+++ EXCERPTED TEXT

Taxonomies

Taxonomies let you attach structured metadata to documents by matching them against a reference collection. They are implemented as retriever-powered joins and can run on demand or be materialized into collections. Taxonomies are warehouse-native enrichment: the multimodal equivalent of a SQL JOIN, linking documents to canonical entities via embedding similarity rather than key equality.

Taxonomy Types

Type	Structure	When to Use
Flat	Single-level reference collection	Face enrollment, entity linking, simple lookups
Hierarchical	Parent/child nodes with inheritance	Org charts, product categories, multi-level labeling

Each node references a collection, retriever, and list of enrichment fields. Child nodes inherit parent properties automatically.

++++++
+++ DATASET SECTION

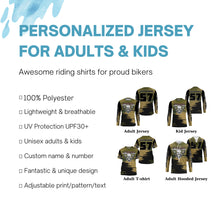 Load image into Gallery viewer, Extreme Motocross jersey custom UPF30+ men women kid dirt bike handle bar motorcycle riding shirt NMS993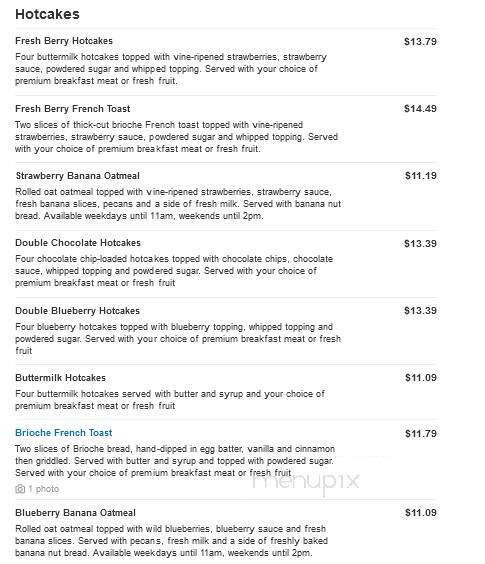 Bob Evans Restaurant - Summersville, WV menu_pic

++++++

AIM OF THE EXERCISE
From the taxonomies text, list every use case given under "When to Use" for the two taxonomy types.

RESPONSE TO THE EXERCISE
Flat:
- Face enrollment
- Entity linking
- Simple lookups

Hierarchical:
- Org charts
- Product categories
- Multi-level labeling